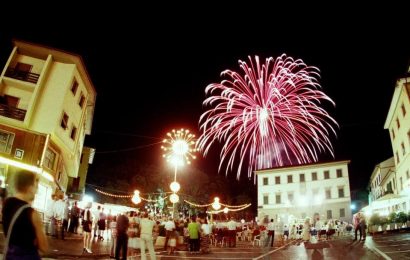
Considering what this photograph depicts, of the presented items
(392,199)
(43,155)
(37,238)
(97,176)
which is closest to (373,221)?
(392,199)

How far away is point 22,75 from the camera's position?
23047 millimetres

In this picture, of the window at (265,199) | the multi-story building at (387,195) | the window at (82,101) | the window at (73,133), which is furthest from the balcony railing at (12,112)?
the window at (265,199)

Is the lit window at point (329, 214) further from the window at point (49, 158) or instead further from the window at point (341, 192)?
the window at point (49, 158)

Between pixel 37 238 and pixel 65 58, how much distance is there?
74.1ft

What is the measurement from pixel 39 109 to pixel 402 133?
Answer: 31229 mm

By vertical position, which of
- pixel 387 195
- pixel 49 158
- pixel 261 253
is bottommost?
pixel 261 253

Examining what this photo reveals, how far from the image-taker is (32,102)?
21938 mm

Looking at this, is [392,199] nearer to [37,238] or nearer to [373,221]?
[373,221]

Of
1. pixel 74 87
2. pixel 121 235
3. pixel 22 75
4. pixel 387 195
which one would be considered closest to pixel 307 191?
pixel 387 195

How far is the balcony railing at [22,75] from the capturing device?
74.8 feet

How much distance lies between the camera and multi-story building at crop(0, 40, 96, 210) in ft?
69.7

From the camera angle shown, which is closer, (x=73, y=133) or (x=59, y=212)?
(x=59, y=212)

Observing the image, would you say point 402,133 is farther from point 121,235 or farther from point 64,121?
point 121,235

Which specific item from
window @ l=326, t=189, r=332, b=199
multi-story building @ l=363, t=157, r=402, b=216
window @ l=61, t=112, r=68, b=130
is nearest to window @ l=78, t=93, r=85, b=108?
window @ l=61, t=112, r=68, b=130
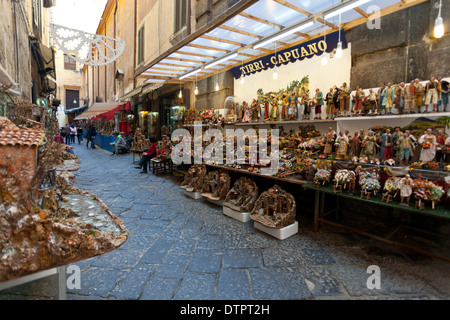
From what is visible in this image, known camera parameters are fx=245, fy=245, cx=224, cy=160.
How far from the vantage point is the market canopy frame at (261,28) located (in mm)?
4625

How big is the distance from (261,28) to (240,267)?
17.8ft

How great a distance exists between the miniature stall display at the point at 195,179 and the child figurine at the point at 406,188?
4.55 meters

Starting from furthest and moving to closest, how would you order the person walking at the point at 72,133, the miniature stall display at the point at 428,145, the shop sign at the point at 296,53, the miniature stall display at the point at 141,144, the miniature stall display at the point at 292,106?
the person walking at the point at 72,133 < the miniature stall display at the point at 141,144 < the miniature stall display at the point at 292,106 < the shop sign at the point at 296,53 < the miniature stall display at the point at 428,145

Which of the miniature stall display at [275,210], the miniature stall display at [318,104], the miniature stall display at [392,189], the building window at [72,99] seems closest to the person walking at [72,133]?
the building window at [72,99]

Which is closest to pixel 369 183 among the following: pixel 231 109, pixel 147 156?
pixel 231 109

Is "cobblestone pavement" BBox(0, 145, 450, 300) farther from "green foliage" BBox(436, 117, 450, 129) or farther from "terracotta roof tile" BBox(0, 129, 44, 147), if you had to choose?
"green foliage" BBox(436, 117, 450, 129)

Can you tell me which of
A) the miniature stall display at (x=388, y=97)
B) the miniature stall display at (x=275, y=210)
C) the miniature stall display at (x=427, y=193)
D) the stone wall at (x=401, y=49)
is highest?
the stone wall at (x=401, y=49)

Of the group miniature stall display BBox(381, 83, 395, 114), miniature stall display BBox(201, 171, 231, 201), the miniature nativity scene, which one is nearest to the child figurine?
miniature stall display BBox(381, 83, 395, 114)

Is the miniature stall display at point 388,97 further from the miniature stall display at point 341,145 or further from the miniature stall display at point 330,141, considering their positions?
the miniature stall display at point 330,141

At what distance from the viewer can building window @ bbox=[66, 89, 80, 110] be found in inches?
1394

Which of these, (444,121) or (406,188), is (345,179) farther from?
(444,121)

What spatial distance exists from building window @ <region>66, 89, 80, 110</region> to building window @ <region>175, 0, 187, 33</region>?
30907mm

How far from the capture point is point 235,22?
18.1 feet

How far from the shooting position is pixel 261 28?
5996 mm
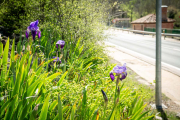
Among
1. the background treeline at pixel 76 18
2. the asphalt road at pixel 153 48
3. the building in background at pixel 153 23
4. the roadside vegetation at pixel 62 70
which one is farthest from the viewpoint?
the building in background at pixel 153 23

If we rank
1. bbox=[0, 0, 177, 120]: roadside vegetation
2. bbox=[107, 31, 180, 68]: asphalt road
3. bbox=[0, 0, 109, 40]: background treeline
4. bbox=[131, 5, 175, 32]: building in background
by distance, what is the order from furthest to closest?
bbox=[131, 5, 175, 32]: building in background, bbox=[107, 31, 180, 68]: asphalt road, bbox=[0, 0, 109, 40]: background treeline, bbox=[0, 0, 177, 120]: roadside vegetation

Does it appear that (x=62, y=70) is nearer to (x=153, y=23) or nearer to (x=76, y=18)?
(x=76, y=18)

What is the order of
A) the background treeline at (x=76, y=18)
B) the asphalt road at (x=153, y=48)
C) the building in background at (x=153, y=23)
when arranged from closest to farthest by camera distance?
the background treeline at (x=76, y=18), the asphalt road at (x=153, y=48), the building in background at (x=153, y=23)

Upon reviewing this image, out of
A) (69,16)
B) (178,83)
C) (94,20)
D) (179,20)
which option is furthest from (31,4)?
(179,20)

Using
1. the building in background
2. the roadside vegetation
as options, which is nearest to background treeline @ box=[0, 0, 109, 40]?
the roadside vegetation

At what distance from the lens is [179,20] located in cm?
4209

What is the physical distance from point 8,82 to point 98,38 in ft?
11.1

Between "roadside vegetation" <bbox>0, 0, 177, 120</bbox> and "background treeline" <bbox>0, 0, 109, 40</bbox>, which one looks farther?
"background treeline" <bbox>0, 0, 109, 40</bbox>

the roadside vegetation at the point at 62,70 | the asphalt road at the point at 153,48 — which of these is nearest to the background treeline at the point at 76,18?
the roadside vegetation at the point at 62,70

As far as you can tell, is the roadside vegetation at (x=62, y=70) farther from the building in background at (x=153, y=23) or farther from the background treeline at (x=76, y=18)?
the building in background at (x=153, y=23)

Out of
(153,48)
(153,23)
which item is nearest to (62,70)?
(153,48)

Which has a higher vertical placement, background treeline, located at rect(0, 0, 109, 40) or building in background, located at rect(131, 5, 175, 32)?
building in background, located at rect(131, 5, 175, 32)

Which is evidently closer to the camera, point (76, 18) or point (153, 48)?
point (76, 18)

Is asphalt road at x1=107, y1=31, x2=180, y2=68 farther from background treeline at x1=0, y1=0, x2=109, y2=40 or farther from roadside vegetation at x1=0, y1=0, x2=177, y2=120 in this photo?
roadside vegetation at x1=0, y1=0, x2=177, y2=120
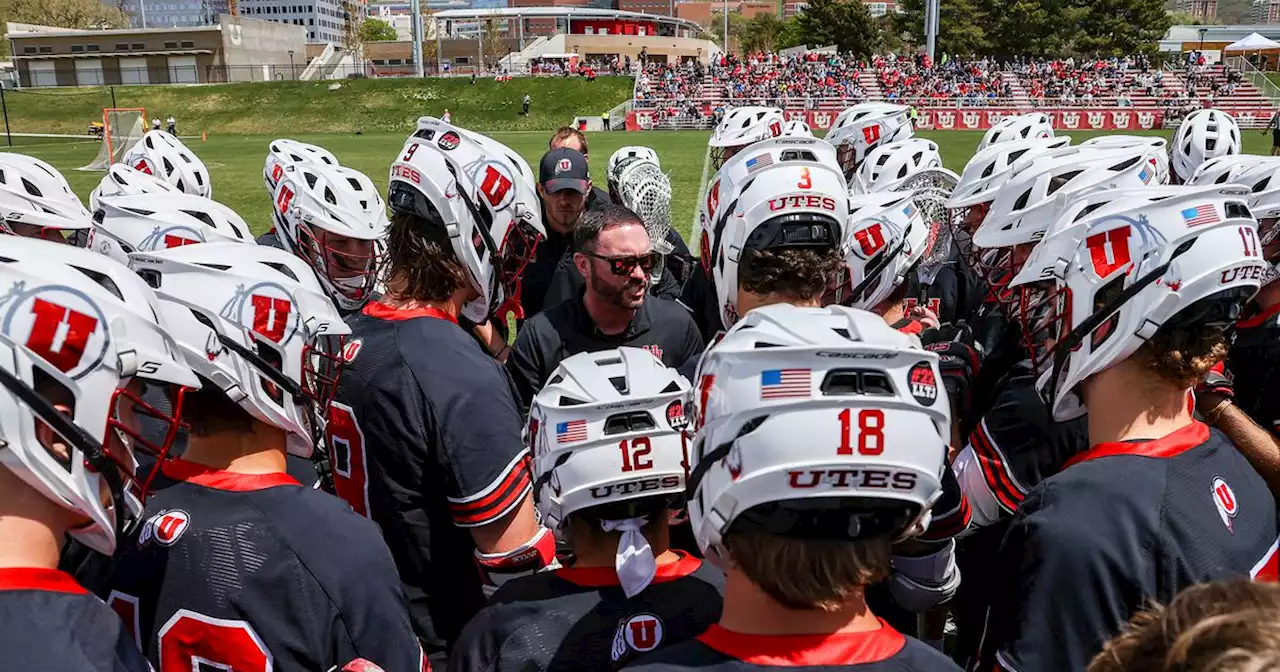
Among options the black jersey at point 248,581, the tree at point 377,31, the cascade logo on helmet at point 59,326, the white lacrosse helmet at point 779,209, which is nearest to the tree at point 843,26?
the tree at point 377,31

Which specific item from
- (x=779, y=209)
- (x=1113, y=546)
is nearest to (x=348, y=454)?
(x=779, y=209)

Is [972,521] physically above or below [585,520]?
below

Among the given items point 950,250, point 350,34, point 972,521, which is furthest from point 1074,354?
point 350,34

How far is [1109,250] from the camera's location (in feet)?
8.61

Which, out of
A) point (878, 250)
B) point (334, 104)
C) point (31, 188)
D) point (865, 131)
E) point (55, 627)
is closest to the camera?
point (55, 627)

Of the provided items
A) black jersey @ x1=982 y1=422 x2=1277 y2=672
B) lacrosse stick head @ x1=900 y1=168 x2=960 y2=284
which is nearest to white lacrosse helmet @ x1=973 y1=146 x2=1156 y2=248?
lacrosse stick head @ x1=900 y1=168 x2=960 y2=284

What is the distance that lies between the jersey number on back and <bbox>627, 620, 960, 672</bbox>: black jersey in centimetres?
176

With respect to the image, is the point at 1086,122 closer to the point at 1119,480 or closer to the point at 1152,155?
the point at 1152,155

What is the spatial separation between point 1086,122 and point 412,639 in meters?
51.7

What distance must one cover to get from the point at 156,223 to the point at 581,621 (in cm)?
357

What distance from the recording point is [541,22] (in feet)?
466

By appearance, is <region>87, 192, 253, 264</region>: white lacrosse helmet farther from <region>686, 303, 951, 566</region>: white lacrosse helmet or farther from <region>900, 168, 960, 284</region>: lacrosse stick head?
<region>900, 168, 960, 284</region>: lacrosse stick head

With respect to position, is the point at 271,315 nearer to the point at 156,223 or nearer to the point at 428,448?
the point at 428,448

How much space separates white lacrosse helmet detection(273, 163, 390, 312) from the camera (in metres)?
4.62
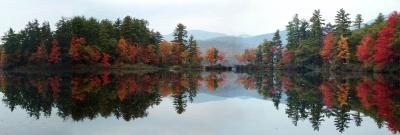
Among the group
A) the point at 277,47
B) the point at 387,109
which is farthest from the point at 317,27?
the point at 387,109

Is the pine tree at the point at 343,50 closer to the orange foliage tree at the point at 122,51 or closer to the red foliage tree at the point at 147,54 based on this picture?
the red foliage tree at the point at 147,54

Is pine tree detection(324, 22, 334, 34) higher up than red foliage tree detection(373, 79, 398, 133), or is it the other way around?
pine tree detection(324, 22, 334, 34)

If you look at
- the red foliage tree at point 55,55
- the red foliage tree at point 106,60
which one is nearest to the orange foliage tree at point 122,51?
the red foliage tree at point 106,60

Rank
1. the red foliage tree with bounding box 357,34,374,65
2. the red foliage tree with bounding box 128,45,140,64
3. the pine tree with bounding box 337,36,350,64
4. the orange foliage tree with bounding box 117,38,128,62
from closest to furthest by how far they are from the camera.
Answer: the red foliage tree with bounding box 357,34,374,65 < the pine tree with bounding box 337,36,350,64 < the orange foliage tree with bounding box 117,38,128,62 < the red foliage tree with bounding box 128,45,140,64

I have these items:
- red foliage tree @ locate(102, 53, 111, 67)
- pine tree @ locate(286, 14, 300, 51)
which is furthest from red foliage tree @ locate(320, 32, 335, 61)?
red foliage tree @ locate(102, 53, 111, 67)

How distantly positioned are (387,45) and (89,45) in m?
68.0

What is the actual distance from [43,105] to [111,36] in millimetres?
97525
★ ★ ★
WORK TO BE COMPLETED :: Convert the records into a JSON list of strings, one string per line and no blank lines, from the start of the records through the line that contains "23047 millimetres". Omit the pictures.

FINAL ANSWER ::
[
  "Considering what this photograph depicts, of the presented items",
  "(392,199)",
  "(43,155)",
  "(37,238)",
  "(97,176)",
  "which is closest to (373,221)?",
  "(392,199)",
  "How far away is point 22,75 from the camera's position?",
  "23047 millimetres"
]